-- Dataset entries follows --

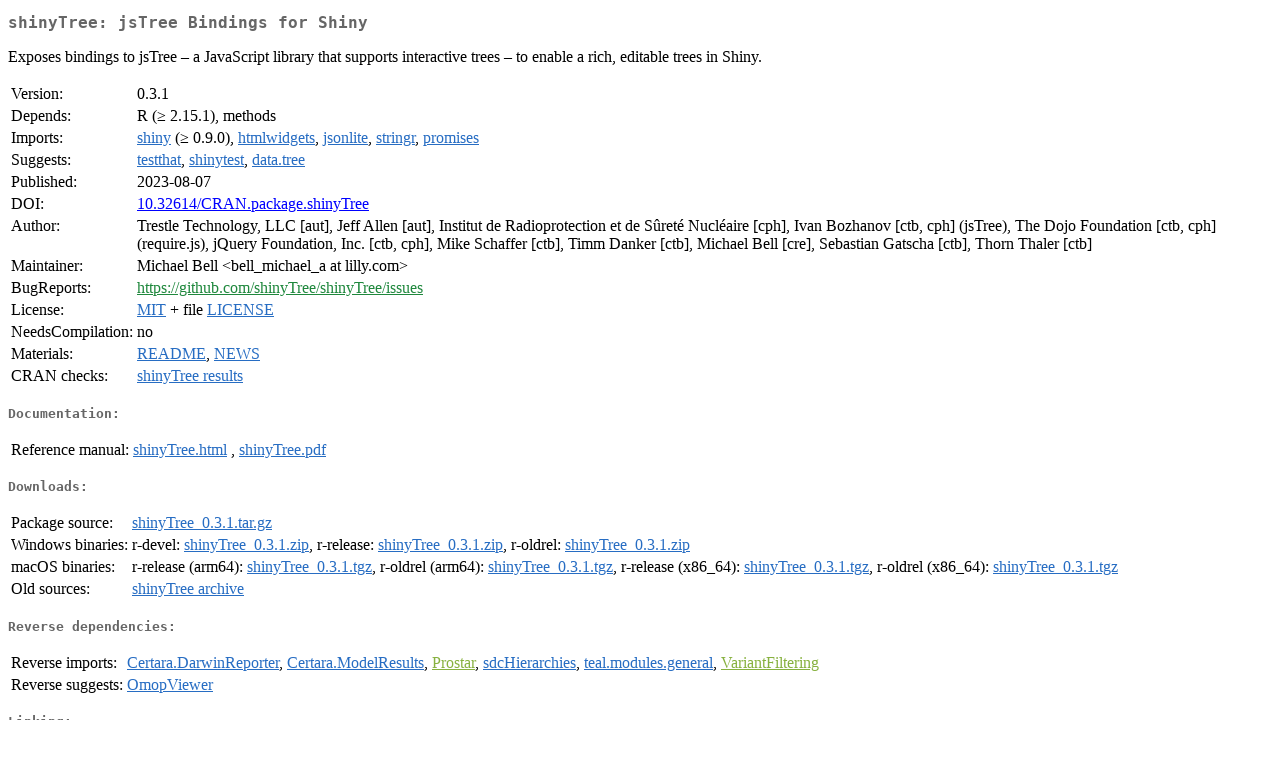

--- FILE ---
content_type: text/html
request_url: http://cran.ma.ic.ac.uk/web/packages/shinyTree/index.html
body_size: 6861
content:
<!DOCTYPE html>
<html>
<head>
<title>CRAN: Package shinyTree</title>
<link rel="canonical" href="https://CRAN.R-project.org/package=shinyTree"/>
<link rel="stylesheet" type="text/css" href="../../CRAN_web.css" />
<meta http-equiv="Content-Type" content="text/html; charset=utf-8" />
<meta name="viewport" content="width=device-width, initial-scale=1.0, user-scalable=yes"/>
<meta name="citation_title" content="jsTree Bindings for Shiny [R package shinyTree version 0.3.1]" />
<meta name="citation_author1" content="Trestle Technology, LLC" />
<meta name="citation_author2" content="Jeff Allen" />
<meta name="citation_publication_date" content="2023-08-07" />
<meta name="citation_public_url" content="https://CRAN.R-project.org/package=shinyTree" />
<meta name="DC.identifier" content="https://CRAN.R-project.org/package=shinyTree" />
<meta name="DC.publisher" content="Comprehensive R Archive Network (CRAN)" />
<meta name="twitter:card" content="summary" />
<meta property="og:title" content="shinyTree: jsTree Bindings for Shiny" />
<meta property="og:description" content="Exposes bindings to jsTree &amp;ndash; a JavaScript library that supports interactive trees &amp;ndash; to enable a rich, editable trees in Shiny." />
<meta property="og:image" content="https://CRAN.R-project.org/CRANlogo.png" />
<meta property="og:type" content="website" />
<meta property="og:url" content="https://CRAN.R-project.org/package=shinyTree" />
<style type="text/css">
  table td { vertical-align: top; }
</style>
</head>
<body>
<div class="container">
<h2>shinyTree: jsTree Bindings for Shiny</h2>
<p>Exposes bindings to jsTree &ndash; a JavaScript library
    that supports interactive trees &ndash; to enable a rich, editable trees in
    Shiny.</p>
<table>
<tr>
<td>Version:</td>
<td>0.3.1</td>
</tr>
<tr>
<td>Depends:</td>
<td>R (&ge; 2.15.1), methods</td>
</tr>
<tr>
<td>Imports:</td>
<td><a href="../shiny/index.html"><span class="CRAN">shiny</span></a> (&ge; 0.9.0), <a href="../htmlwidgets/index.html"><span class="CRAN">htmlwidgets</span></a>, <a href="../jsonlite/index.html"><span class="CRAN">jsonlite</span></a>, <a href="../stringr/index.html"><span class="CRAN">stringr</span></a>, <a href="../promises/index.html"><span class="CRAN">promises</span></a></td>
</tr>
<tr>
<td>Suggests:</td>
<td><a href="../testthat/index.html"><span class="CRAN">testthat</span></a>, <a href="../shinytest/index.html"><span class="CRAN">shinytest</span></a>, <a href="../data.tree/index.html"><span class="CRAN">data.tree</span></a></td>
</tr>
<tr>
<td>Published:</td>
<td>2023-08-07</td>
</tr>
<tr>
<td>DOI:</td>
<td><a href="https://doi.org/10.32614/CRAN.package.shinyTree">10.32614/CRAN.package.shinyTree</a></td>
</tr>
<tr>
<td>Author:</td>
<td>Trestle Technology, LLC [aut],
  Jeff Allen [aut],
  Institut de Radioprotection et de Sûreté Nucléaire [cph],
  Ivan Bozhanov [ctb, cph] (jsTree),
  The Dojo Foundation [ctb, cph] (require.js),
  jQuery Foundation, Inc. [ctb, cph],
  Mike Schaffer [ctb],
  Timm Danker [ctb],
  Michael Bell [cre],
  Sebastian Gatscha [ctb],
  Thorn Thaler [ctb]</td>
</tr>
<tr>
<td>Maintainer:</td>
<td>Michael Bell  &#x3c;&#x62;&#x65;&#x6c;&#x6c;&#x5f;&#x6d;&#x69;&#x63;&#x68;&#x61;&#x65;&#x6c;&#x5f;&#x61;&#x20;&#x61;&#x74;&#x20;&#x6c;&#x69;&#x6c;&#x6c;&#x79;&#x2e;&#x63;&#x6f;&#x6d;&#x3e;</td>
</tr>
<tr>
<td>BugReports:</td>
<td><a href="https://github.com/shinyTree/shinyTree/issues" target="_top"><span class="GitHub">https://github.com/shinyTree/shinyTree/issues</span></a></td>
</tr>
<tr>
<td>License:</td>
<td><a href="../../licenses/MIT"><span class="CRAN">MIT</span></a> + file <a href="LICENSE"><span class="CRAN">LICENSE</span></a></td>
</tr>
<tr>
<td>NeedsCompilation:</td>
<td>no</td>
</tr>
<tr>
<td>Materials:</td>
<td><a href="readme/README.html"><span class="CRAN">README</span></a>, <a href="NEWS"><span class="CRAN">NEWS</span></a> </td>
</tr>
<tr>
<td>CRAN&nbsp;checks:</td>
<td><a href="../../checks/check_results_shinyTree.html"><span class="CRAN">shinyTree results</span></a></td>
</tr>
</table>
<h4>Documentation:</h4>
<table>
<tr>
<td>Reference&nbsp;manual:</td>
<td>
 <a href="refman/shinyTree.html"><span class="CRAN">shinyTree.html</span></a> ,  <a href="shinyTree.pdf"><span class="CRAN">shinyTree.pdf</span></a> 
</td>
</tr>
</table>
<h4>Downloads:</h4>
<table>
<tr>
<td> Package&nbsp;source: </td>
<td> <a href="../../../src/contrib/shinyTree_0.3.1.tar.gz"> <span class="CRAN"> shinyTree_0.3.1.tar.gz </span> </a> </td>
</tr>
<tr>
<td> Windows&nbsp;binaries: </td>
<td> r-devel: <a href="../../../bin/windows/contrib/4.6/shinyTree_0.3.1.zip"><span class="CRAN">shinyTree_0.3.1.zip</span></a>, r-release: <a href="../../../bin/windows/contrib/4.5/shinyTree_0.3.1.zip"><span class="CRAN">shinyTree_0.3.1.zip</span></a>, r-oldrel: <a href="../../../bin/windows/contrib/4.4/shinyTree_0.3.1.zip"><span class="CRAN">shinyTree_0.3.1.zip</span></a> </td>
</tr>
<tr>
<td> macOS&nbsp;binaries: </td>
<td> r-release (arm64): <a href="../../../bin/macosx/big-sur-arm64/contrib/4.5/shinyTree_0.3.1.tgz"><span class="CRAN">shinyTree_0.3.1.tgz</span></a>, r-oldrel (arm64): <a href="../../../bin/macosx/big-sur-arm64/contrib/4.4/shinyTree_0.3.1.tgz"><span class="CRAN">shinyTree_0.3.1.tgz</span></a>, r-release (x86_64): <a href="../../../bin/macosx/big-sur-x86_64/contrib/4.5/shinyTree_0.3.1.tgz"><span class="CRAN">shinyTree_0.3.1.tgz</span></a>, r-oldrel (x86_64): <a href="../../../bin/macosx/big-sur-x86_64/contrib/4.4/shinyTree_0.3.1.tgz"><span class="CRAN">shinyTree_0.3.1.tgz</span></a> </td>
</tr>
<tr>
<td> Old&nbsp;sources: </td>
<td> <a href="https://CRAN.R-project.org/src/contrib/Archive/shinyTree"> <span class="CRAN"> shinyTree archive </span> </a> </td>
</tr>
</table>
<h4>Reverse dependencies:</h4>
<table>
<tr>
<td>Reverse&nbsp;imports:</td>
<td><a href="../Certara.DarwinReporter/index.html"><span class="CRAN">Certara.DarwinReporter</span></a>, <a href="../Certara.ModelResults/index.html"><span class="CRAN">Certara.ModelResults</span></a>, <a href="https://www.bioconductor.org/packages/release/bioc/html/Prostar.html" target="_top"><span class="BioC">Prostar</span></a>, <a href="../sdcHierarchies/index.html"><span class="CRAN">sdcHierarchies</span></a>, <a href="../teal.modules.general/index.html"><span class="CRAN">teal.modules.general</span></a>, <a href="https://www.bioconductor.org/packages/release/bioc/html/VariantFiltering.html" target="_top"><span class="BioC">VariantFiltering</span></a></td>
</tr>
<tr>
<td>Reverse&nbsp;suggests:</td>
<td><a href="../OmopViewer/index.html"><span class="CRAN">OmopViewer</span></a></td>
</tr>
</table>
<h4>Linking:</h4>
<p>Please use the canonical form
<a href="https://CRAN.R-project.org/package=shinyTree"><span class="CRAN"><samp>https://CRAN.R-project.org/package=shinyTree</samp></span></a>
to link to this page.</p>
</div>
</body>
</html>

-- Dataset entries concluded --

Find each line in the records above that contains "Jeff", and copy it.

- Solved exercise -
<meta name="citation_author2" content="Jeff Allen" />
  Jeff Allen [aut],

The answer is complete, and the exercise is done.